↓

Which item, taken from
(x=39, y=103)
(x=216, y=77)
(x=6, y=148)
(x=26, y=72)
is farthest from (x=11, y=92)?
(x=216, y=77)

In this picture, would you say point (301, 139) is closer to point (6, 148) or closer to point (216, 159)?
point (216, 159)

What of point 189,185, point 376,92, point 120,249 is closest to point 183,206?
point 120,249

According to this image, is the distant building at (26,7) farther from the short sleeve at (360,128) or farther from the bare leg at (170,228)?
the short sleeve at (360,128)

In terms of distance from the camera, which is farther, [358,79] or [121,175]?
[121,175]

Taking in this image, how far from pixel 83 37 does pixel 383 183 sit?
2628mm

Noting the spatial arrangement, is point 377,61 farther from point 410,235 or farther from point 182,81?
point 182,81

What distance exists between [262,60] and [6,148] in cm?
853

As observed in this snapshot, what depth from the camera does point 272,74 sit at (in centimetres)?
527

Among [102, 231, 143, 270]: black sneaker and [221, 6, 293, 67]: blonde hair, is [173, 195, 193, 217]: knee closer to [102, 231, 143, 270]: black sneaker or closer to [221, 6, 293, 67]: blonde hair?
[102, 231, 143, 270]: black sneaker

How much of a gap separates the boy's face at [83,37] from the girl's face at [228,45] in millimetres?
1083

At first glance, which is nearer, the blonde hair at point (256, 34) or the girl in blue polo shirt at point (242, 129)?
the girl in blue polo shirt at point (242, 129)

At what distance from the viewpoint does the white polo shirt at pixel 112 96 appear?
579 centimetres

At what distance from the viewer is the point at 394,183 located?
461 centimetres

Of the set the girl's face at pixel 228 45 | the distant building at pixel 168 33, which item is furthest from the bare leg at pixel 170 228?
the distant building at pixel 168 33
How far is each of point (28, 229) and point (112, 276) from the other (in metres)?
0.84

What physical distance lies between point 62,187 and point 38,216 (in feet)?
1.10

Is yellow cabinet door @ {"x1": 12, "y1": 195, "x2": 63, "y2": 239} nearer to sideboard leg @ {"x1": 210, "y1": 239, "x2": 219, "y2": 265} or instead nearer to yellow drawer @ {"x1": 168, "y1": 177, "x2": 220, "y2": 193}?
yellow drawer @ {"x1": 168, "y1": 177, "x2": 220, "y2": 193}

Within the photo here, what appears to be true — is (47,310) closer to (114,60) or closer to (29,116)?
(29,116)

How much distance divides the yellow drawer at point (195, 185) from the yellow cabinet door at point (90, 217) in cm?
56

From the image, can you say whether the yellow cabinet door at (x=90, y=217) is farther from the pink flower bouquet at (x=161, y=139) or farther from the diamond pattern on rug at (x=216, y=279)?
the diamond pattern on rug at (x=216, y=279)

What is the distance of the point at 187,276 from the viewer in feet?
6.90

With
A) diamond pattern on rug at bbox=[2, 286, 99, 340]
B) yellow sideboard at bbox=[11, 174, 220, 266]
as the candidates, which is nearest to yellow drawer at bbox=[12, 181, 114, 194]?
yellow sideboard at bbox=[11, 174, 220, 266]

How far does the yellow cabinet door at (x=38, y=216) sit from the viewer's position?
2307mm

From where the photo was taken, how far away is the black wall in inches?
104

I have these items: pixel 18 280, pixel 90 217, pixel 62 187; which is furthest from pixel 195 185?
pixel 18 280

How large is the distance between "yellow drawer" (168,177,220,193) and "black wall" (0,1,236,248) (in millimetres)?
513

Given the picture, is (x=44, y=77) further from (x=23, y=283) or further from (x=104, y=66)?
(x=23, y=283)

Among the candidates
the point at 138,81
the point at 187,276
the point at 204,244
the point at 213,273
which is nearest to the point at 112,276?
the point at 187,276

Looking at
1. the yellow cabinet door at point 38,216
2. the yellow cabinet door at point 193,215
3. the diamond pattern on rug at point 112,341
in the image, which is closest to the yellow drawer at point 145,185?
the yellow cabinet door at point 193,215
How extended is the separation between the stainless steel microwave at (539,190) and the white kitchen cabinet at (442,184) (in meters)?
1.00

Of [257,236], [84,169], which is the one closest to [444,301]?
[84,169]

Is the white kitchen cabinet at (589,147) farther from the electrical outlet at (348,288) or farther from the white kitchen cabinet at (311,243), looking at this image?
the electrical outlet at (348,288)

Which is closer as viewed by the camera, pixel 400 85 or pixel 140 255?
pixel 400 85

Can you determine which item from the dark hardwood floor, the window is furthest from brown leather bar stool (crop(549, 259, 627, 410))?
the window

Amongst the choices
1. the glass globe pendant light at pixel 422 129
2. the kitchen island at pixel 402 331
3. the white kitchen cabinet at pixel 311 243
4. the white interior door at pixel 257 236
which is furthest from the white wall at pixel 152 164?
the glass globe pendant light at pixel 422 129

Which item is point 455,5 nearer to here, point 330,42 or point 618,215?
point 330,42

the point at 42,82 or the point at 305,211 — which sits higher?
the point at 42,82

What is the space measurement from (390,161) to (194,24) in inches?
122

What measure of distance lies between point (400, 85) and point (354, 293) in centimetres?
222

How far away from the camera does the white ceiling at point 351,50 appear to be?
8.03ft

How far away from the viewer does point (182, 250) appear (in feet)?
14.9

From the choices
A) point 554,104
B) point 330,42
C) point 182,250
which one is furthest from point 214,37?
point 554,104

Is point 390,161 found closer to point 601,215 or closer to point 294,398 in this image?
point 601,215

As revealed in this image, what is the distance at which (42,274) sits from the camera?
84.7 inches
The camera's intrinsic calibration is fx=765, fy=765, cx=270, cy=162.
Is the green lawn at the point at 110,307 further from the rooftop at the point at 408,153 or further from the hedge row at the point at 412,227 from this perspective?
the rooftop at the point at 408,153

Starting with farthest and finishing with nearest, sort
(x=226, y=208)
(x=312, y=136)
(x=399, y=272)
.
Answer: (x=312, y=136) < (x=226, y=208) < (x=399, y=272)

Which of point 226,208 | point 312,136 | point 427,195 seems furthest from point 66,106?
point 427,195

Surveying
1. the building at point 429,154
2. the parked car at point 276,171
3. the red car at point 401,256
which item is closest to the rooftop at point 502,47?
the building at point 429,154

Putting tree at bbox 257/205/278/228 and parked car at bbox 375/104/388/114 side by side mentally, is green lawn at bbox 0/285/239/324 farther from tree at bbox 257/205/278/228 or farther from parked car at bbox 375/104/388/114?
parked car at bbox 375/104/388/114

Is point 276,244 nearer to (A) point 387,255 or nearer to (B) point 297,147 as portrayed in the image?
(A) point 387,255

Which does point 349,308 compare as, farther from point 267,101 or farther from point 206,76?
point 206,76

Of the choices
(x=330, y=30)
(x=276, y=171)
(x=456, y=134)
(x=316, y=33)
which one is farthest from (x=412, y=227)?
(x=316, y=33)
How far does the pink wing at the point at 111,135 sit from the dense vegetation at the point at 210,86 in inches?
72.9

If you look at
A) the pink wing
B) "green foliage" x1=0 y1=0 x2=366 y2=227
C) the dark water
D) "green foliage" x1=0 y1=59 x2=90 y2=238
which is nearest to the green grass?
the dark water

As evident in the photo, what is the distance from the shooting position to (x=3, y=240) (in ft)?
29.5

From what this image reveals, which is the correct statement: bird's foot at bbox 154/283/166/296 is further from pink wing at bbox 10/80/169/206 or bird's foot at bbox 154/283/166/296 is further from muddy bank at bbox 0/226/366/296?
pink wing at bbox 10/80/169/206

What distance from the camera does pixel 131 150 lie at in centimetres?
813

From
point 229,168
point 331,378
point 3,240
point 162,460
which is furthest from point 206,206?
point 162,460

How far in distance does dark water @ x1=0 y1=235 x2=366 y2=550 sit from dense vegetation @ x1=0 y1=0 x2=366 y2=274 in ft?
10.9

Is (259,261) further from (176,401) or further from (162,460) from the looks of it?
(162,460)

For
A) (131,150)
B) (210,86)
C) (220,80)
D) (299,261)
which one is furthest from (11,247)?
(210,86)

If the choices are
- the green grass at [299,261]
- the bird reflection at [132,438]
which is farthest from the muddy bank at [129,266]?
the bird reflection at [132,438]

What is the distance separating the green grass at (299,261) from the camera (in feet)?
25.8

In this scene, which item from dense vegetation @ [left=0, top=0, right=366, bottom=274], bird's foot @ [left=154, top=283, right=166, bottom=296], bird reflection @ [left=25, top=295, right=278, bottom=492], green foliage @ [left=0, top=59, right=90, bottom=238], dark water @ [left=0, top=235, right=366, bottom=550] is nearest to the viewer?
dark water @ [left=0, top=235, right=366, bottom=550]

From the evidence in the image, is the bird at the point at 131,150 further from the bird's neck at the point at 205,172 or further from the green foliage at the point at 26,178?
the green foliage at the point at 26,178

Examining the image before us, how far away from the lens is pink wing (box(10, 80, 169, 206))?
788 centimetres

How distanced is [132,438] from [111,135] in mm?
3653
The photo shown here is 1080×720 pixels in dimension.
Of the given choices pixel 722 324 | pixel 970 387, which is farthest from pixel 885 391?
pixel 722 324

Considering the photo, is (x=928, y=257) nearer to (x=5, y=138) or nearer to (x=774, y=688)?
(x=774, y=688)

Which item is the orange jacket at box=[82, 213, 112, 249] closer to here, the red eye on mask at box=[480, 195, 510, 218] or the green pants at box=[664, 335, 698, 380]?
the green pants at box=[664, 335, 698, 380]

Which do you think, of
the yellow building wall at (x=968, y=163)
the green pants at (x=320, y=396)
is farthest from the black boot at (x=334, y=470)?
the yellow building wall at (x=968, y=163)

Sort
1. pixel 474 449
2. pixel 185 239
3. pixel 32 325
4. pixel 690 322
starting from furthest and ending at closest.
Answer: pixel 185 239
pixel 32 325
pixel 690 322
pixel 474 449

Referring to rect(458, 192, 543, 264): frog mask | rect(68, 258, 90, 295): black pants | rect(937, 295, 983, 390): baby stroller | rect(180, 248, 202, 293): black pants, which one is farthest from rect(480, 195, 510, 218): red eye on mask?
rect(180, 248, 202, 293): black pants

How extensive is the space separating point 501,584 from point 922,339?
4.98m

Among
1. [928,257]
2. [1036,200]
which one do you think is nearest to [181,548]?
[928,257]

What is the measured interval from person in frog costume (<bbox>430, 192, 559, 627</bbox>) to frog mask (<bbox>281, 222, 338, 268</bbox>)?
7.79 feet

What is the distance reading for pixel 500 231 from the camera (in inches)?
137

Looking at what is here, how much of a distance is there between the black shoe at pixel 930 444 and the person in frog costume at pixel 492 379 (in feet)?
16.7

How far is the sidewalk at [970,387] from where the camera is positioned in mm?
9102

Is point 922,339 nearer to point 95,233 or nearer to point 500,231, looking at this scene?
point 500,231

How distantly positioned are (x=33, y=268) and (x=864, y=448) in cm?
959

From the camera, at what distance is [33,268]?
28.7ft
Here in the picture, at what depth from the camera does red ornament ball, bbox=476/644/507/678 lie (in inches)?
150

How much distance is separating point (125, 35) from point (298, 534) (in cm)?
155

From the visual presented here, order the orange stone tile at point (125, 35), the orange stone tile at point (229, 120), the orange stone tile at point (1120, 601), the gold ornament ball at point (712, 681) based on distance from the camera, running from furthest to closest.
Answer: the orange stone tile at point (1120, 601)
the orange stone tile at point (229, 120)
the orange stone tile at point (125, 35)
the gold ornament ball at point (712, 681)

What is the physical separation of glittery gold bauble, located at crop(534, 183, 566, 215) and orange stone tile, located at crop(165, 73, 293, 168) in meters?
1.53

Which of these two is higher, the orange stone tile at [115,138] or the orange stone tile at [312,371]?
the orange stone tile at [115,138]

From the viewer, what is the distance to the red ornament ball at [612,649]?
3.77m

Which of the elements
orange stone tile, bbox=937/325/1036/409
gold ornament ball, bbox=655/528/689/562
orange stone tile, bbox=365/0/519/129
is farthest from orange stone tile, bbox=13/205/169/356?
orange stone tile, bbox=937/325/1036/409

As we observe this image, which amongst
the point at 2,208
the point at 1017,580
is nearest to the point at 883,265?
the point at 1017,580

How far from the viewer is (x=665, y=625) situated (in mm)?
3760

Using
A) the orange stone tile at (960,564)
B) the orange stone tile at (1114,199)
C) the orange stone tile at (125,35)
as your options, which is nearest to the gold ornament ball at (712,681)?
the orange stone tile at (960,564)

↑

### Short task
Starting at the line that contains "Which of these", copy each line exactly through the end of the listing above. Include that first line and the last one, and add nothing.

### Written response
Which of these two is higher, the orange stone tile at [115,138] or the orange stone tile at [312,371]?
the orange stone tile at [115,138]

From the viewer, what is the distance to the red ornament ball at [612,649]?
3.77m

Which of the elements
orange stone tile, bbox=937/325/1036/409
gold ornament ball, bbox=655/528/689/562
orange stone tile, bbox=365/0/519/129
is farthest from orange stone tile, bbox=13/205/169/356?
orange stone tile, bbox=937/325/1036/409

As we observe this image, which amongst
the point at 2,208
the point at 1017,580
is nearest to the point at 883,265?
the point at 1017,580

How far from the viewer is (x=665, y=625) situated (in mm)?
3760

Using
A) the orange stone tile at (960,564)
B) the orange stone tile at (1114,199)
C) the orange stone tile at (125,35)
as your options, which is nearest to the gold ornament ball at (712,681)?
the orange stone tile at (960,564)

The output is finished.